PASSAGE PROVIDED ->
######

On appeal from the Superior Court of New Jersey, Law Division, Camden County, L-8205-98.

Before Judges King, R. B. Coleman and Holston, Jr.

The opinion of the court was delivered by: Coleman, R. B., J.A.D.


Submitted October 14, 2004

Defendant Greg Kuni*fn1 appeals from a portion of an order dated September 12, 2003. That order granted defendant's motion to vacate a May 30, 2000 default judgment but it denied defendant's request to vacate the underlying default which was entered while defendant was serving in the United States Marine Corp. We hold that default should have been vacated under the New Jersey Soldiers' and Sailors' Civil Relief Act, N.J.S.A. 38:23C-1 to -26, and under the Federal Soldiers' and Sailors' Civil Act of 1940, 50 U.S.C.A. App. § 500 et seq.*fn2 Accordingly, we reverse and remand.

On October 25, 1996, defendant and several other individuals were involved in a fight at the premises of defendant Alden Café in Maple Shade, Burlington County. At that time, Kuni was stationed in Dover, New Jersey. Shortly before the two year anniversary of that event, on October 22, 1998, plaintiffs James Bernhardt and Paul Smith commenced a civil action, seeking to recover damages for injuries they allegedly sustained. By then Kuni had been deployed to Okinawa, Japan. Plaintiffs' summons and complaint were served on Kuni a year later on November 3, 1999, by delivering a copy at the Office of the Staff Judge Advocate at Camp LeJeune, North Carolina. Defendant received those documents but did not file an answer or otherwise appear in the civil action in New Jersey. Instead, he directed a letter to plaintiffs' counsel, stating that the matter [.arrowhorizex] apparently referring to the mutually filed disorderly persons complaints in municipal court [.arrowhorizex] had already been settled. In that letter, defendant further stated that he had acted in self defense and that he would resist any suit. He closed by stating that he would wait for further instructions from plaintiffs' counsel or the court.

######

SUPPLIED DATA ->

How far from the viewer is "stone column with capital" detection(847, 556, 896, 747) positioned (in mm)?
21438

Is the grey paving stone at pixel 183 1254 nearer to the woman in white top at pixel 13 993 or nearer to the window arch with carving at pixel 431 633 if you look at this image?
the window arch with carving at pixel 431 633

######

In the court opinion, at what office was a copy of the plaintiffs' summons and complaint delivered to serve Kuni?

At the Office of the Staff Judge Advocate at Camp LeJeune, North Carolina.